For local butchers and others, this is their busiest time in years. Like Christmas months. And they deserve it.
But our inner cities still look like a zombie survival movie.
A few Saturdays ago I walked down Oxford Street in London in the morning and the cold that went through me had nothing to do with the weather.
It was the chill of a street that would normally be filled with shoppers now with only a few masked stragglers.
The truth is that since the Government first told us to stay in our homes in March, it has scared a large part of the population to stay indoors for the foreseeable future.
Today when he tries to kick us out of our homes it doesn’t help that the messages are so mixed up.
It is advisable to use public transport when it is not packed.
But at the same time, drivers are penalized like never before.
London’s congestion tax has exploded again, punishing drivers more than ever. So what are we supposed to do?
These contradictory messages prevent the reopening of our city centers when they must start to explode again.
So it is true that our retail economy needs a lifeline.
The Chancellor’s plan to give us money on our meals if we eat out Monday through Wednesday is one way to achieve this.
The problem is, this will all have to be paid for for a day.
Unless our economy soon starts to take off again, the bill will be much higher and more painful than anyone currently wants to say.
Government borrowing has grown faster this year than at any time on record.
The holiday program and many others have seen debt as a percentage of GDP exceed 100%.
This means that everything we are currently living on is borrowed. And like all debts, it will have to be repaid at some point.

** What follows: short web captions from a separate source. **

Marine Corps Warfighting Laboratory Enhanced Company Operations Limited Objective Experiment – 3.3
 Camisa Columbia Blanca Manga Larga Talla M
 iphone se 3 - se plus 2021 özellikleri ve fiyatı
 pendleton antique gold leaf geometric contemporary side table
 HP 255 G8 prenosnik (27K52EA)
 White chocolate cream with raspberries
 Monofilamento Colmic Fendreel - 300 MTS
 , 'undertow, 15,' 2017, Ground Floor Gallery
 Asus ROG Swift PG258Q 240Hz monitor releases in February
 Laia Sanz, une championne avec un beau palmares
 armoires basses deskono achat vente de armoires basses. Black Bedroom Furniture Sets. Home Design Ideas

I don’t know when I’ll pay for my lemon chicken from last week, or when the thousands of other people who took advantage of Eat Out to Help Out will pay for their meals. Maybe not.
Maybe our children or grandchildren will end up paying for the vast tab we have accumulated in 2020? Because the Chancellor’s plan is a drop in the ocean of government borrowing this year.
This country borrowed at a rate that never happened in peacetime.
And as a country, we have to find a way out of this mess.
Either way, we will have to prepare for tough economic times.
As the holiday program begins to end, the first cycles of redundancy are already starting to occur. If our country is to move forward, we can’t just hang around – we have to explode.
It demands that the British people be courageous.
It is true that many people with underlying health conditions will need to be careful.
We will all have to do our part to help protect them.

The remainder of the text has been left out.